KJPR yang terdiri dari PWI Pasuruan AJPB dan jurnalis Pasuruan melakukan aksi penolakan dengan konvoi damai dari Alun – alun Bangil menuju gedung DPRD Kabupaten Pasuruan, Rabu (15/5/2024) siang.
Dalam penolakan itu para insan pers membentangkan tulisan dari kertas karton ‘DPR RI Mafia Undang-Undang, Suara jurnalis suara rakyat’. Tidak hanya itu mereka juga melakukan orasi menggunakan mega sound, “ini merupakan pembelengguan karya jurmalis, kenapa mereka takut terhadap jurnalis, jurnalis bukan penjahat dan bukan mafia, DPR RI otak kriminal yang menyudutkan jurnalis’.

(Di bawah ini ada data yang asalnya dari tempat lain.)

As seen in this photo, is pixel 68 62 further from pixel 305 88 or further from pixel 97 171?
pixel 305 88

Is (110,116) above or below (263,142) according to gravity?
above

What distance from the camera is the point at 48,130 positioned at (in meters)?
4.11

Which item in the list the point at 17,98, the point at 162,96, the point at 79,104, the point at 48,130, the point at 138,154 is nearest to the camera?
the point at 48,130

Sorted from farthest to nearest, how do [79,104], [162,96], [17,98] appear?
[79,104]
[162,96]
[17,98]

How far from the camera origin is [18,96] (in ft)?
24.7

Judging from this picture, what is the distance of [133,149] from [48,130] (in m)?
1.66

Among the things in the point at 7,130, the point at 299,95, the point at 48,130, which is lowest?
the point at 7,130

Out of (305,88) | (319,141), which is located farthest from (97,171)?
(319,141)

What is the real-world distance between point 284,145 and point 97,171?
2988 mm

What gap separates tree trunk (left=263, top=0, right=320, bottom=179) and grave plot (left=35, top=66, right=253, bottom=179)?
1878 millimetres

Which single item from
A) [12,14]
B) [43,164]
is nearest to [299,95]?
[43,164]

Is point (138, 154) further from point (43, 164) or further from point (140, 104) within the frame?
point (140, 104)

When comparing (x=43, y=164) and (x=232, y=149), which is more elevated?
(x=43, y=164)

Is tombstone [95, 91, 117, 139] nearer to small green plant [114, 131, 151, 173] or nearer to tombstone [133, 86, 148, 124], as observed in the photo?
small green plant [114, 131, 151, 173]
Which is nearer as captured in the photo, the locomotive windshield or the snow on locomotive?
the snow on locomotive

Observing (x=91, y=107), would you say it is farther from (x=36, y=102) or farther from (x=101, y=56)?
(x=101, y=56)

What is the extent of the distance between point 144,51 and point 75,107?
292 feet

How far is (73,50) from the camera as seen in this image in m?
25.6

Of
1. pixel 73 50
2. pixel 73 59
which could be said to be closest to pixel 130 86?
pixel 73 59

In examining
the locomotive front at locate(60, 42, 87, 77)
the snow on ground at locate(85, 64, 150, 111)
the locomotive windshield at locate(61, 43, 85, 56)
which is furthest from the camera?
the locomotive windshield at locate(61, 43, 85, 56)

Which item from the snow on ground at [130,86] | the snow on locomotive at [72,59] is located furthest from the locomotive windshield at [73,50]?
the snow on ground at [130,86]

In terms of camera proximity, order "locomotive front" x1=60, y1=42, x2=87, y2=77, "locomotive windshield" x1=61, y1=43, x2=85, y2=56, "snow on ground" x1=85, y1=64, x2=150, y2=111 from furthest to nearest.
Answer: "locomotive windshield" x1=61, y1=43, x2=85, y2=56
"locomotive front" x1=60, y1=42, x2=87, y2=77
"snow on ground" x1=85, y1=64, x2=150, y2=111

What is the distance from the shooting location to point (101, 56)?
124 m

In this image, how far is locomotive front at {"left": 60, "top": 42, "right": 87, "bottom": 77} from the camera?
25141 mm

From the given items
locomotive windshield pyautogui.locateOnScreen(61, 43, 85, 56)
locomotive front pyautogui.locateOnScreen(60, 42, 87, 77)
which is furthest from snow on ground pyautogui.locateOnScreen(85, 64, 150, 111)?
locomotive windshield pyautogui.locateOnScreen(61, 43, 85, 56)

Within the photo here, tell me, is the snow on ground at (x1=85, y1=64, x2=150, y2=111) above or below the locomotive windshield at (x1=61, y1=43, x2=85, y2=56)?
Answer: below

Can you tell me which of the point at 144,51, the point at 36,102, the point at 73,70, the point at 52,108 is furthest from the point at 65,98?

Tidak hanya itu, Aksi menabur bunga juga dilakukan para insan jurnalis sebagai bentuk gambaran DPR RI yang mati nalar dan hatinya. Kemudian beberapa menit kemudian para jurnalis ditemui oleh ketua DPRD Sudiono Fauzan dan Ketua Komisi 1 Sugiarto.
Henry Sulfiyanto mengatakan, aksi ini merupakan penolakan atas revisi UU no 32 tahun 2002 tentang penyiaran yang digagas oleh legislatif komisi 1 DPR RI, “Revisi itu harus di cabut, draf RUU Penyiaran memuat larangan atas tayangan yang menampilkan suatu profesi atau tokoh negatif, dan penyiaran nerita yang merupakan hasil investigasi,” ujar Henri.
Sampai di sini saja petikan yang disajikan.